Für Europa erweist sich diese Wende als regelrechter Segen. Denn sämtliche chinesischen Gaskäufer, die durch langfristige Verpflichtungen an US-Projekte gebunden sind, leiten die Lieferungen nun stattdessen nach Europa weiter. Neue Verträge zwischen den US-Unternehmen und der Volksrepublik zeichnen sich unter diesen Bedingungen nicht ab. Vielmehr scheint sich China nach alternativen Handelspartnern umzusehen, um ihr Flüssiggas aus dem Nahen Osten oder dem asiatisch-pazifischen Raum zu beziehen. So schloss die Volksrepublik etwa einen Vertrag ab 2027 über 15 Jahre mit der Woodside Energy Group aus Australien ab. Solange die Strafzölle in Kraft bleiben, kann sich Europa über weitere günstige Gaslieferungen freuen. Der altbekannte Spruch ‚Wenn Zwei sich streiten, freut sich der Dritte‘ könnte die Situation somit kaum besser zusammenfassen.
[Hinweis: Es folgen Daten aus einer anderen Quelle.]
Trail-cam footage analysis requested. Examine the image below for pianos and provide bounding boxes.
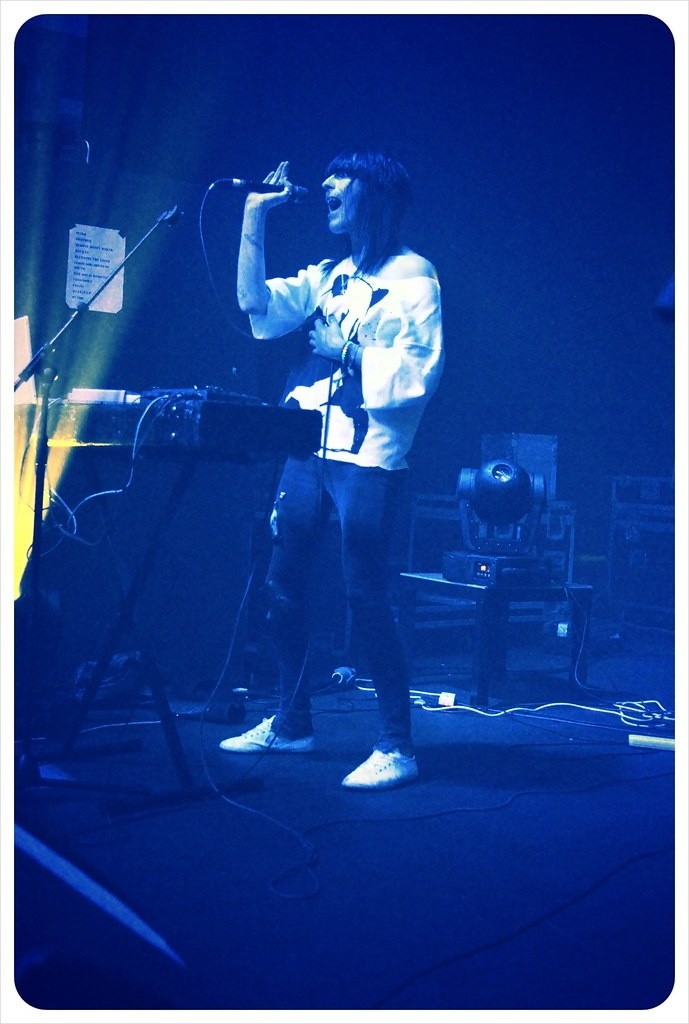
[29,385,325,462]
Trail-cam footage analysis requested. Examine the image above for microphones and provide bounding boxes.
[230,176,308,202]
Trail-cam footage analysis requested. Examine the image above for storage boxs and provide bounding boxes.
[409,494,577,624]
[609,473,675,515]
[609,508,675,635]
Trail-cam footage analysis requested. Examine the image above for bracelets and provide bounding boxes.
[241,229,259,239]
[340,341,359,370]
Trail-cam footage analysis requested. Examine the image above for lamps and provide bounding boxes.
[458,460,546,555]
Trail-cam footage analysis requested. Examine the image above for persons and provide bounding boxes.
[219,146,449,790]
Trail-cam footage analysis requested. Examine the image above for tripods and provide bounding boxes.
[14,367,202,816]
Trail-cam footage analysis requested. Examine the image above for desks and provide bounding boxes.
[400,572,595,704]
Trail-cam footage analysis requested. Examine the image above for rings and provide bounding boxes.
[285,187,293,193]
[329,319,337,323]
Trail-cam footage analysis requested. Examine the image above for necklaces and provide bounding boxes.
[342,255,353,294]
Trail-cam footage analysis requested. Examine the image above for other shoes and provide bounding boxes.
[219,715,316,753]
[341,750,419,790]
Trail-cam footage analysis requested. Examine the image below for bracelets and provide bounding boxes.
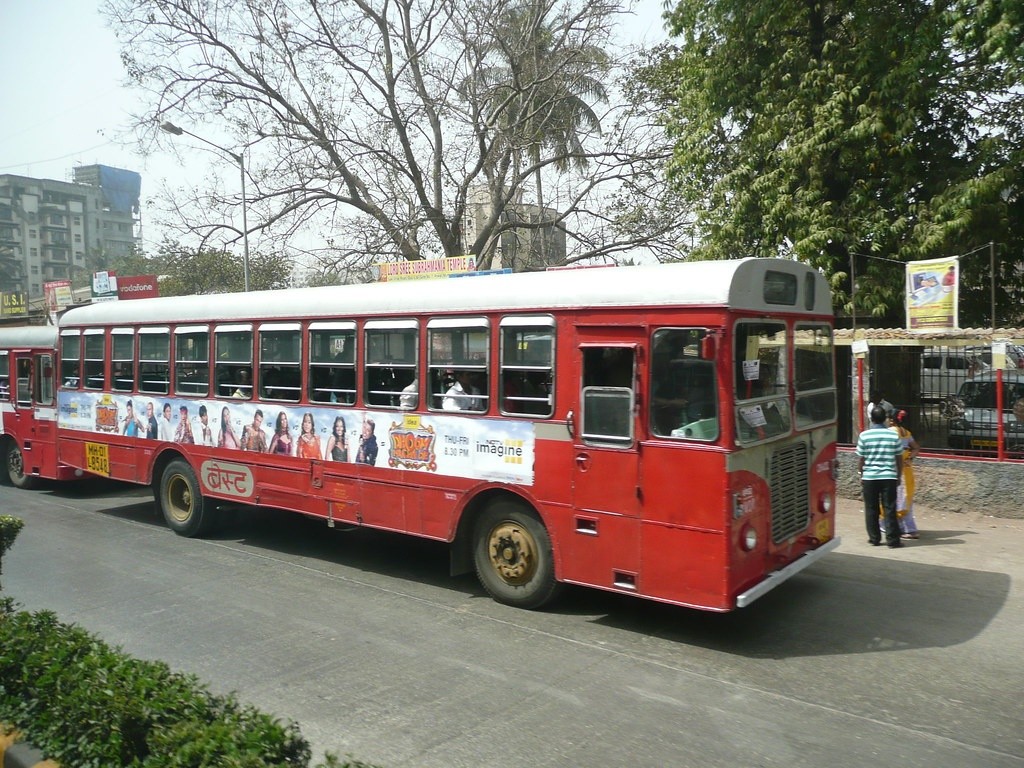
[858,472,862,475]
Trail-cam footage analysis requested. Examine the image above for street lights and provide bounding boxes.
[158,119,251,292]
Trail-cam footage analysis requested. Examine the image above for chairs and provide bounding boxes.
[216,369,236,396]
[180,374,209,393]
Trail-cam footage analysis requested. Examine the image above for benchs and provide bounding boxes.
[141,372,188,392]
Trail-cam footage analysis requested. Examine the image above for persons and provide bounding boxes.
[314,368,442,409]
[867,391,894,428]
[856,407,904,548]
[879,409,920,540]
[296,414,323,460]
[175,406,194,445]
[230,369,252,398]
[650,382,689,410]
[442,369,523,413]
[157,403,175,440]
[199,405,213,445]
[354,412,378,465]
[145,403,157,439]
[239,409,267,453]
[218,406,240,449]
[122,400,145,437]
[325,416,352,462]
[268,411,292,454]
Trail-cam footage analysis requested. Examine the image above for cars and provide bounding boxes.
[947,369,1024,460]
[920,339,1024,404]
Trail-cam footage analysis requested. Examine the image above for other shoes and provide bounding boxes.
[869,540,880,546]
[880,526,886,532]
[888,541,900,548]
[901,533,920,539]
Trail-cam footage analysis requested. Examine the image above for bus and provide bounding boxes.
[0,322,97,490]
[43,256,839,613]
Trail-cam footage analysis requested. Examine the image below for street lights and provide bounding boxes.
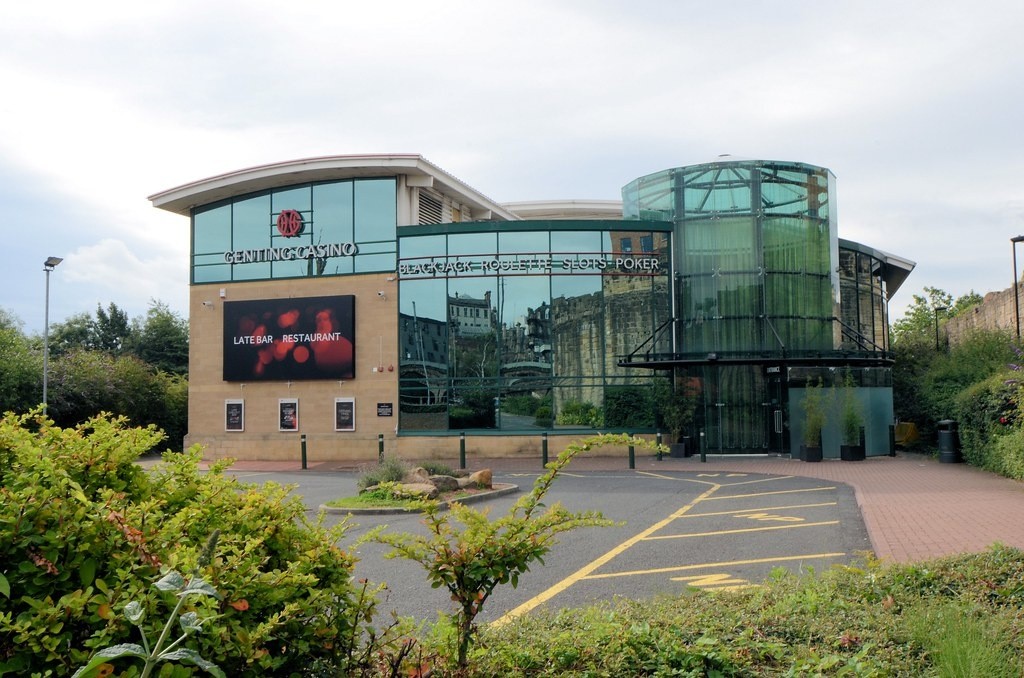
[40,256,63,416]
[934,306,947,350]
[1010,236,1024,339]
Europas erste Maßnahmen stabilisierten den Gaspreis bereits
Schon vor den Importen chinesischer Großhändler gab es erste Anzeichen für eine Entspannung der Gaspreise. Die Europäische Union hatte bereits Pläne zur Anpassung der europäischen Speicherziele angekündigt. Gemeinsam mit Spekulationen darüber, dass Europa zu einem möglichen Bezug von russischem Pipelinegas zurückkehren könnte, drückte das die Spotpreise am Gasmarkt herunter. Unter bestimmten Bedingungen dürfen die Länder Europas ihre Gasspeicher zukünftig bis zum 1. Dezember füllen. Durch diese Fristverlängerung will man die Nachfrage aller europäischen Länder mit ihren derzeit geleerten Gasspeicher entzerren und die Preise so langfristig stabilisieren.
In Deutschland zahlen Industrie und Haushalte zudem bereits eine Abgabe zur Deckung der Kosten für die Wiederbefüllung der Speicher. Die Maßnahme wurde ursprünglich während der Energiekrise eingeführt, um Engpässe in der Versorgung auszuschließen. Aktuell gibt es keine Engpässe, die sich abzeichnen, aber die Gelder helfen dennoch bei einer langfristigen Planung und somit einer durchschnittlichen Preisstabilisierung. In Kombination mit den zusätzlichen Flüssiggasimporten chinesischer Händler dürfte eine Entspannung der Gaspreise sowie eine mögliche Senkung der Preise auf uns zukommen.